**Task brief:** Which lines of the records contain the word "United"? Copy each one.

**The data:**
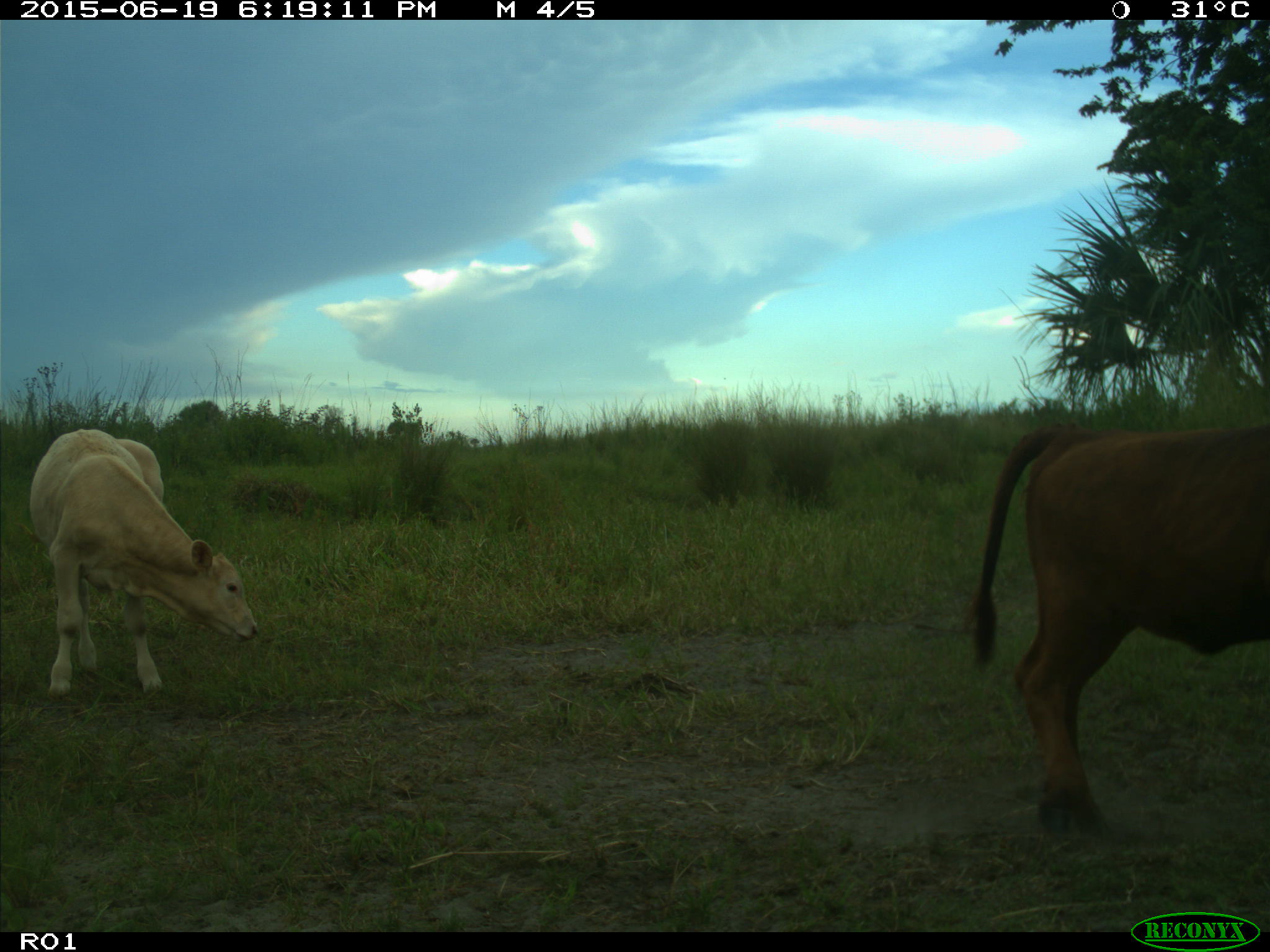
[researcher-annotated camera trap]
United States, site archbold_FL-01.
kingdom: Animalia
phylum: Chordata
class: Mammalia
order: Artiodactyla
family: Bovidae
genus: Bos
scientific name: Bos taurus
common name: domestic cow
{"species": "Bos taurus (domestic cow)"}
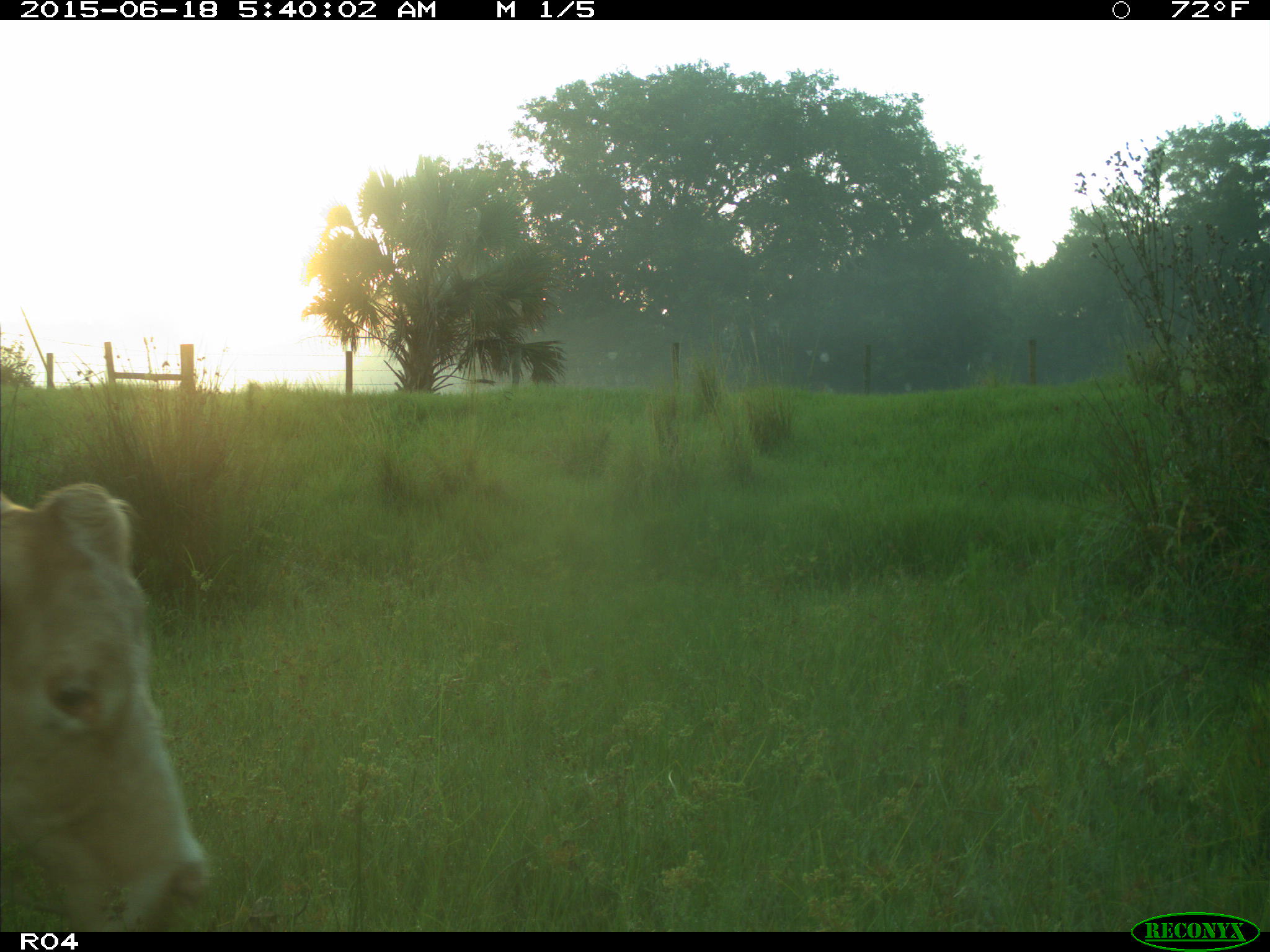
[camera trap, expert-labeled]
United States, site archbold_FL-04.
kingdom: Animalia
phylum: Chordata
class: Mammalia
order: Artiodactyla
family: Bovidae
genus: Bos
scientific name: Bos taurus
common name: domestic cow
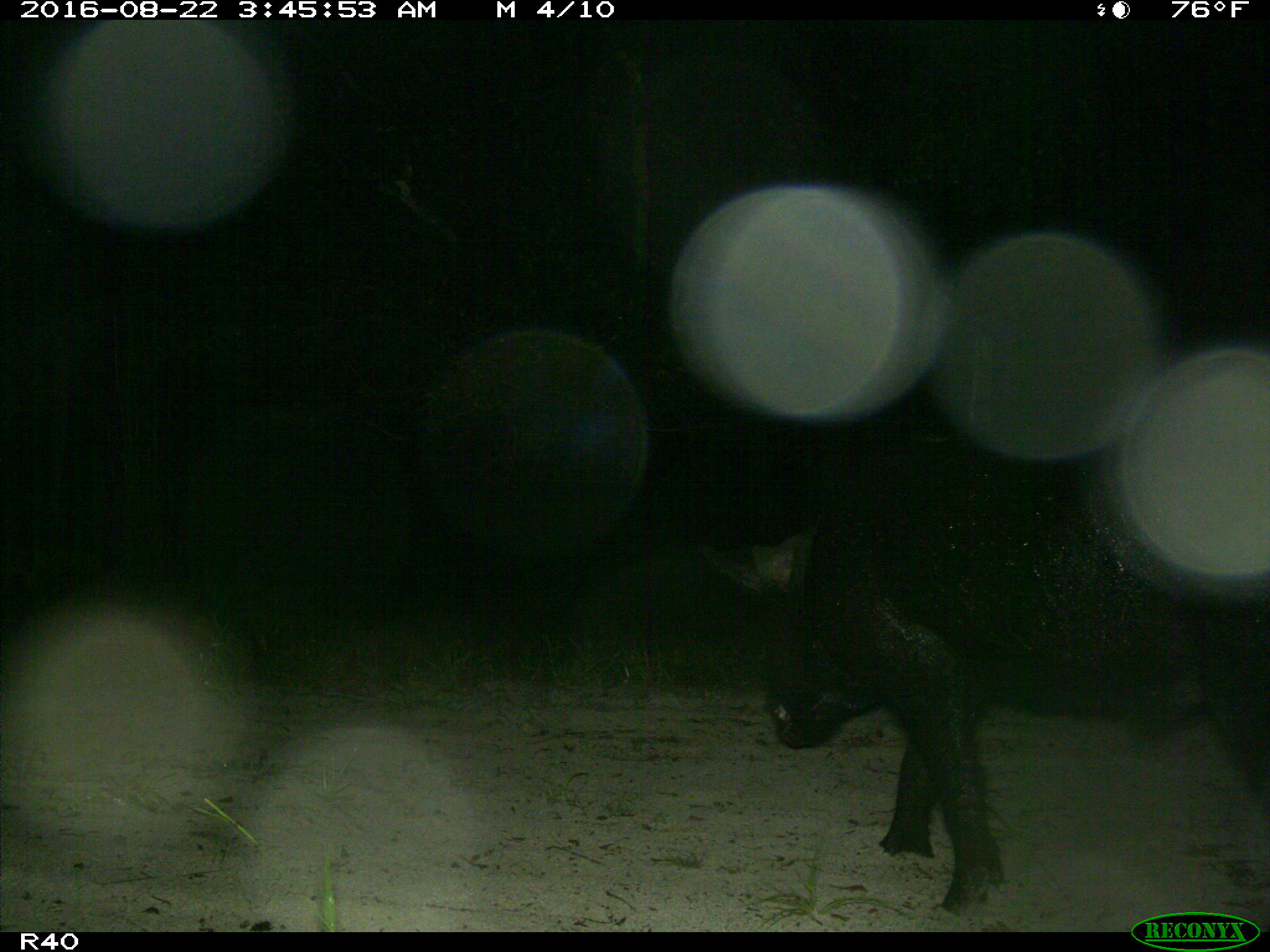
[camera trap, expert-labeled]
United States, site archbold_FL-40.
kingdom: Animalia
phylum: Chordata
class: Mammalia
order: Artiodactyla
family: Suidae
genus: Sus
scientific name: Sus scrofa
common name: wild boar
Sus scrofa (wild boar).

**Result:**
United States, site archbold_FL-01.
United States, site archbold_FL-04.
United States, site archbold_FL-40.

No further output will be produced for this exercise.